The final set of experiments is aimed at assessing the robustness of the approach with respect to large changes in scale between model and scene. It is worth noting that, by construction, the multiscale descriptor is invariant to a pure change of scale between model and scene since it is normalized over the mean edge length. It is, however, sensible to variations in mesh resolution, either due to a change of scale with a fixed resolution scanning system, or due to the use of acquisition processes at different resolutions. In particular, since the approach works under the assumption that scale-compatible assignments are present from the pool of fixed-scaled descriptors computed at multiple scales, the main breaking point is the need to increase the levels of scales considered to account for the expected changes in scales. The effect of this is the reduction of the inlier ratio, i.e., the ratio of correct assignments over all the strategies considered. In particular, since an inlier correspondence can insist only on one level per point, an n-fold increase in scale level induces an n-fold reduction in the inlier ratio, rendering the selection process much harder.

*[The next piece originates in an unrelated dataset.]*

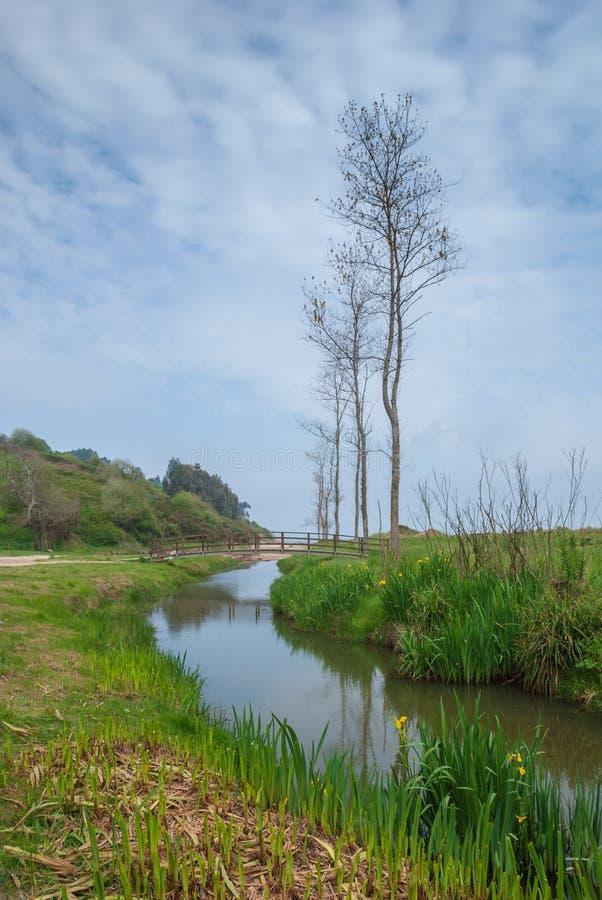 Landskap av en flodstrand med vegetation, en träbro och träd royaltyfria foton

Figure 17 plots the recognition rate of the proposed approach on the benchmark dataset as we increase the scale radius of the descriptor and consequently the number of scales. The first number on the Multiscale Radius axis refers to the radius of the descriptor, while the numbers within parentheses give the actual number of scales induced by the choice of the radius. Hence, we span a five-fold increase in scales from 8 to 40. As it can be seen, the approach exhibits almost optimal performance up to 24 levels, and then has a linear degradation with higher levels, providing performance comparable to the state of the art even with 40 distinct levels, i.e. with a 40-fold reduction in inlier ratio with respect to the fixed scale recognition pipeline.

3.4 Performance Considerations

Following Sect. 2, it is of interest to carry out a performance evaluation of the proposed pipeline. We remind that in a typical matching scenario, only a subset of interesting points from model and scene take part to the matching game (see Sect. 2.2).

Given a payoff matrix and an initial set of candidate correspondences, the selection process is executed by means of evolutionary dynamics, for which it is difficult to give an upper bound for its convergence time. In the case of standard, first-order replicator dynamics (as per Eq. (2)), the computational complexity of each step is O(N ²), with N being the total number of strategies. For this reason replicator dynamics are rarely used in practice, even more so for large-scale problems, where the cardinality of the set of strategies can be in the order of thousands even after strong candidate rejection via descriptor priors. A faster alternative is provided by the infection-immunization dynamics (Rota Bulò and Bomze 2011), which has an O(N) complexity for each step; under this model, the time per iteration is only quadratic with respect to the number of mesh points, allowing to reach convergence in 4–5 seconds (around 15,000 iterations) with tens of thousands of strategies.^{Footnote 2} Figure 18 reports computational times of the pipeline for the scale-invariant game, using infection-immunization to compute the equilibria. The computation is dominated by the construction of the payoff matrix Π, while the matching step takes only a small fraction of time. It can be seen that the selection process attains an equilibrium within seconds even with thousands of strategies. The experiments were written in C++ and run on a Core i7 machine with 12 GB of memory.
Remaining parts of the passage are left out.